La mayor parte de la gente que gana por encima del SM no es gente pobre. El problema acuciante está en aquellos que no lo alcanzan. La mayoría de los gobiernos, pese a los efectos destructivos no deseados de las leyes de SM, hacen caso omiso a lo que la mayoría de los economistas tienen que decir al respecto. Como a primera vista parece lo correcto, se usa como medio para lograr la reelección, especialmente cuando las consecuencias económicas a largo plazo llegan demasiado tarde como para ser políticamente relevantes.

En Europa lleva vigente el SM desde hace tiempo en muchos países, menos en la curiosa franja vertical que va de Noruega a Italia. Qué duda cabe que implantar el SM tiene sus ventajas: mejora la posición económica de los trabajadores experimentados más productivos. También sirve para que los sindicatos lo exhiban como un triunfo cada vez que logran subirlo. Pero lo que se gana por un lado se pierde por otro: reduce la contratación u horas de trabajo, se aumentan los precios finales de venta al público y se daña a los marginalmente hoy más débiles, es decir, a los jóvenes en general y a aquellos inmigrantes que estén menos cualificados al quedar fatalmente segregados del mercado laboral.

Solo los liberales desde inicios del siglo XX han criticando las leyes de SM y demás barreras al mercado laboral por destruir oportunidades de trabajo, por ser injustas para la inmensa mayoría de los consumidores y, sobre todo, muy perjudiciales para las personas más vulnerables de la sociedad. Impedirles el que puedan aceptar ofertas iniciales por debajo de un supuesto «umbral de dignidad» es mandarles directamente al ostracismo o apartheid laboral en forma de paro o de trabajo informal. Son más los perjudicados que los beneficiados pero estos últimos (sindicatos) están mucho mejor organizados.

Es ciertamente muy deseable que los salarios aumenten para todos. Solo un mayor crecimiento, un mejor aprovechamiento del capital y una mayor productividad general de la economía lo permite.
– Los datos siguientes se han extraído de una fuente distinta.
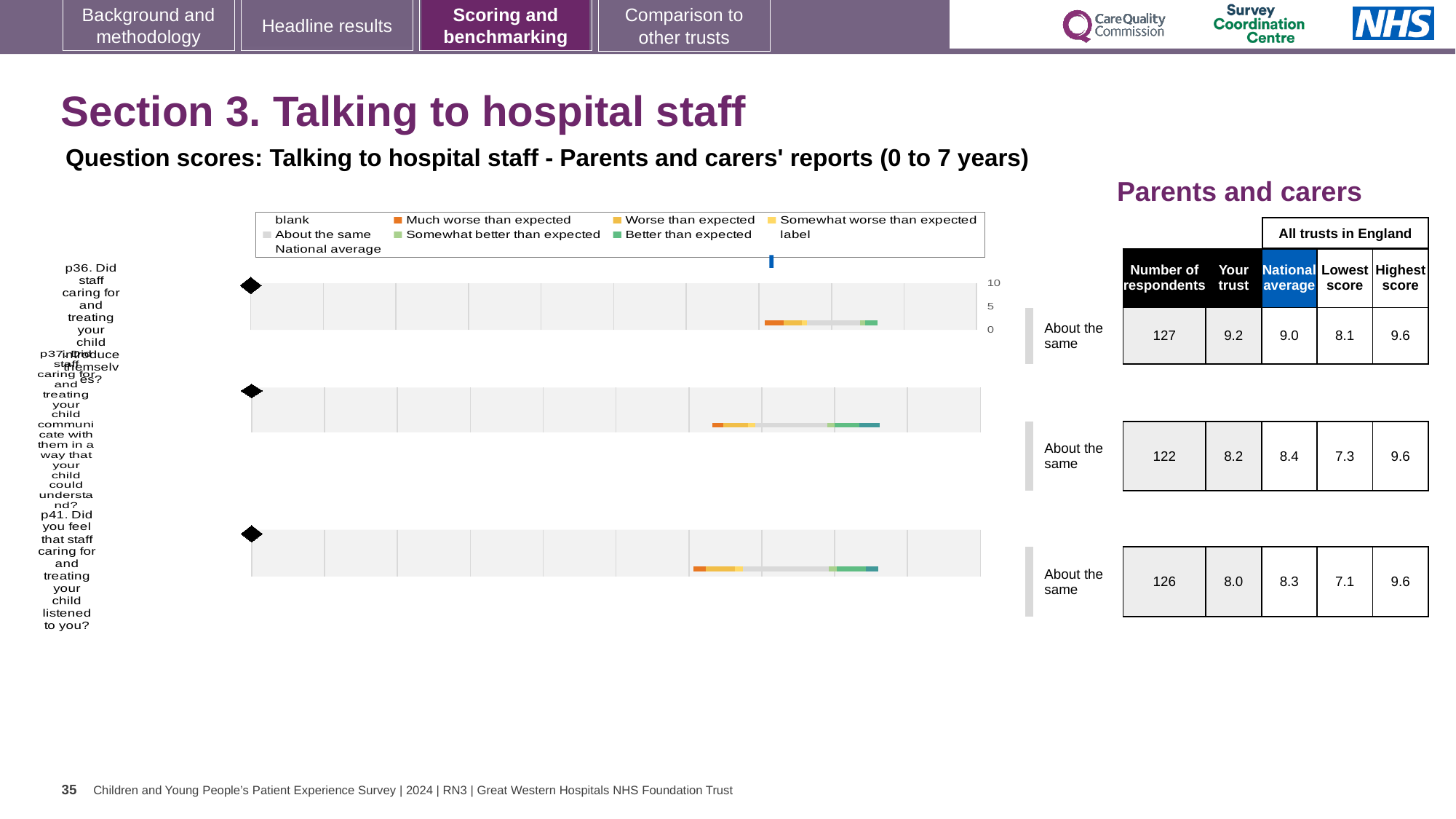
What is the highest tick value shown on the chart axis? 10 What kind of chart is used to show the benchmark results for each question on this slide? bar chart In the table beside the charts, what is the National average for p37? 8.4 Which question has the highest 'Your trust' score in the table? p36 For p41, which is larger: the 'Your trust' score or the National average? National average What benchmark category label is shown next to the chart for p36? About the same What is the difference between the 'Your trust' score and the National average for p36? 0.2 How many question rows (charts) are shown on the slide? 3 In the table beside the charts, what is the 'Your trust' score for p36? 9.2 In the chart legend, what colour represents 'Much worse than expected'? orange In the table beside the charts, how many respondents are listed for p41? 126 Which question has the lowest number of respondents in the table? p37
Por el contrario, si se fuerza dicho aumento por vía de decretos oficiales aparecerán fatalmente siempre y en todo lugar indeseables consecuencias en los comportamientos discriminatorios de los agentes económicos. Lo que importa no son las buenas intenciones del legislador sino las consecuencias de su intervención en el conjunto del cuerpo social.